• TASK DIRECTIONS
Could you rewrite every line of the items below as a numbered list, skipping the blank lines and leaving the pictures out?

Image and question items
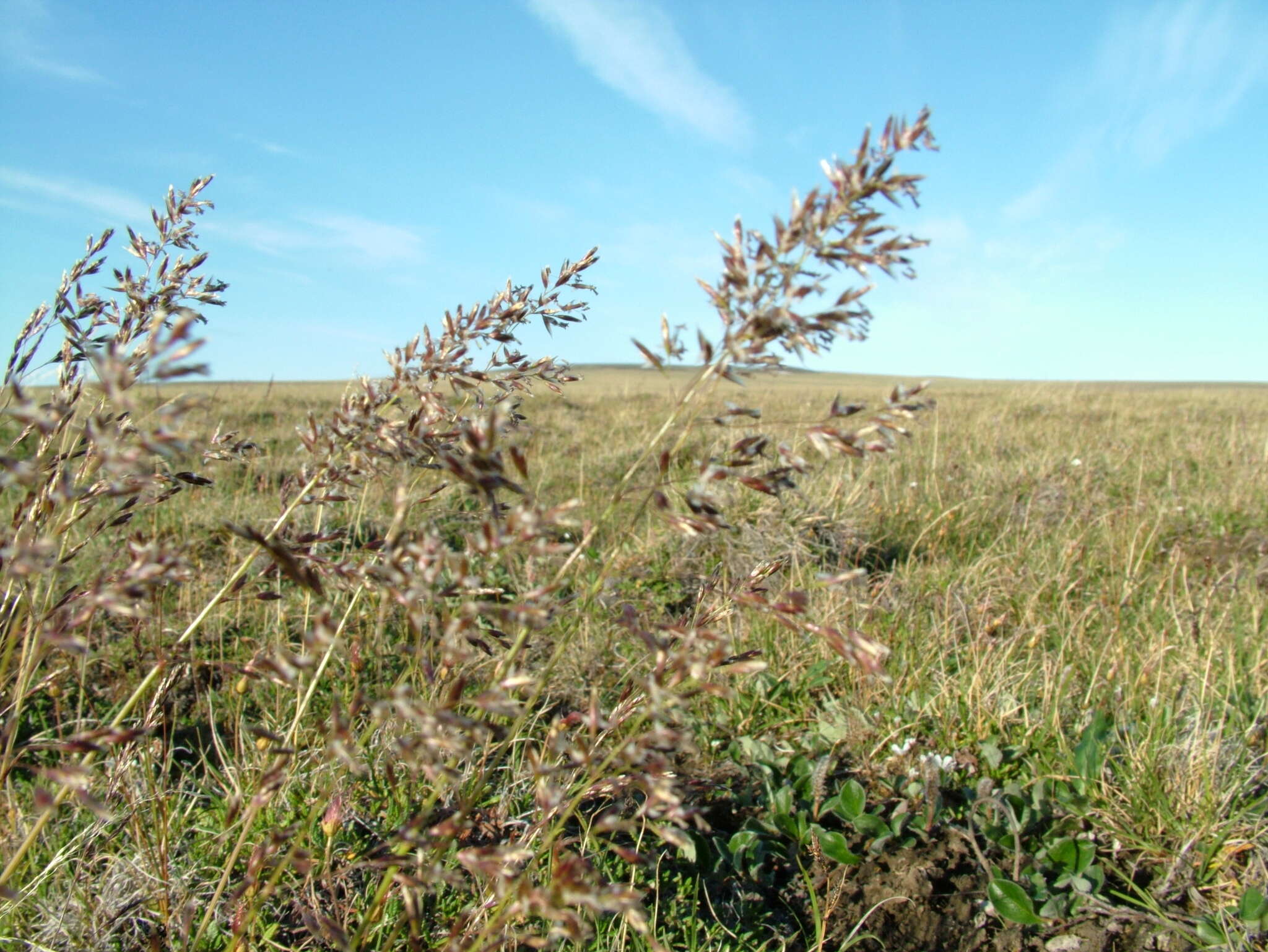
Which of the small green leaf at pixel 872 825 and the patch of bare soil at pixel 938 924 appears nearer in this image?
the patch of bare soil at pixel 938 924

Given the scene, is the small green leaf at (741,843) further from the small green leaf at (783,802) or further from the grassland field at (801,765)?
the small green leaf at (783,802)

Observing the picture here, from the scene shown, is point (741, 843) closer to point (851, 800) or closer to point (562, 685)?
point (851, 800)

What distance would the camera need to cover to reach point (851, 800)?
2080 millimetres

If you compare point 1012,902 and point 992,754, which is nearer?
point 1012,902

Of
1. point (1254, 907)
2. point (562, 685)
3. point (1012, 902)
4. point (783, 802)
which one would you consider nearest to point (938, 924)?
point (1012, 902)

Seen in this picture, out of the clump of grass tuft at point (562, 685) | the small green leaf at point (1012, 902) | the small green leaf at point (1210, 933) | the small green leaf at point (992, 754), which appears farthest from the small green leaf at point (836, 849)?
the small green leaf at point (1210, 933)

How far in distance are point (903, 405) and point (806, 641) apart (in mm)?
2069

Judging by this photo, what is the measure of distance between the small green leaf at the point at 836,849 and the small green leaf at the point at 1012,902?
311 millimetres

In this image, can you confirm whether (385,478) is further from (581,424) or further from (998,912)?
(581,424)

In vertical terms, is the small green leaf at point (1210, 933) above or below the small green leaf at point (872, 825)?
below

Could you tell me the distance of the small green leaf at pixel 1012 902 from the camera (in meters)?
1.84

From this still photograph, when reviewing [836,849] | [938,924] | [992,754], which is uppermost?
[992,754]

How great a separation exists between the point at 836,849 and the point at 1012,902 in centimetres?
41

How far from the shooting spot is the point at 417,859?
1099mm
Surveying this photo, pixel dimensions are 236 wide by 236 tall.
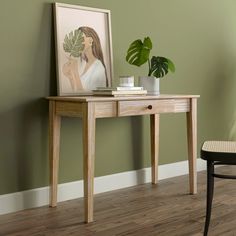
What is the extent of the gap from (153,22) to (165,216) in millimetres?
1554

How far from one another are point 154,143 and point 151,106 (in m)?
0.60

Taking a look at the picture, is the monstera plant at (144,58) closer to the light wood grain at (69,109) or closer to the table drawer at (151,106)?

• SOLVED PROBLEM
1. Which of the small green leaf at pixel 872 825 and the patch of bare soil at pixel 938 924 appears nearer in this image?
2. the patch of bare soil at pixel 938 924
3. Given the scene, is the small green leaf at (741,843) further from the small green leaf at (783,802) or further from the grassland field at (801,765)?
4. the small green leaf at (783,802)
5. Observing the picture here, from the scene shown, is point (741, 843) closer to point (851, 800) or closer to point (562, 685)?
6. point (851, 800)
7. What distance would the camera need to cover to reach point (851, 800)?
8. 2080 millimetres
9. If you compare point 1012,902 and point 992,754, which is nearer?
10. point 1012,902
11. Of
12. 1. point (1254, 907)
13. 2. point (562, 685)
14. 3. point (1012, 902)
15. 4. point (783, 802)
16. which one would you consider nearest to point (938, 924)?
17. point (1012, 902)
18. Seen in this picture, out of the clump of grass tuft at point (562, 685) | the small green leaf at point (1012, 902) | the small green leaf at point (1210, 933) | the small green leaf at point (992, 754), which appears farthest from the small green leaf at point (836, 849)?
19. the small green leaf at point (1210, 933)
20. How far in distance are point (903, 405) and point (806, 641) apart (in mm)?
21. 2069
22. Judging by this photo, what is the measure of distance between the small green leaf at the point at 836,849 and the small green leaf at the point at 1012,902?
23. 311 millimetres
24. In this image, can you confirm whether (385,478) is further from (581,424) or further from (998,912)?
25. (581,424)
26. In vertical terms, is the small green leaf at point (1210, 933) above or below the small green leaf at point (872, 825)?
27. below
28. Could you tell me the distance of the small green leaf at pixel 1012 902 from the camera (in meters)?
29. 1.84
30. From this still photograph, when reviewing [836,849] | [938,924] | [992,754], which is uppermost?
31. [992,754]
32. How great a separation exists between the point at 836,849 and the point at 1012,902 in centimetres?
33. 41
34. How far from the shooting spot is the point at 417,859?
35. 1099mm
36. Surveying this photo, pixel dimensions are 236 wide by 236 tall.
37. What is the extent of the gap from (153,22) to (165,216) in millimetres?
38. 1554
39. How far from one another are point 154,143 and point 151,106 (in m)?
40. 0.60
41. Taking a look at the picture, is the monstera plant at (144,58) closer to the light wood grain at (69,109) or closer to the table drawer at (151,106)?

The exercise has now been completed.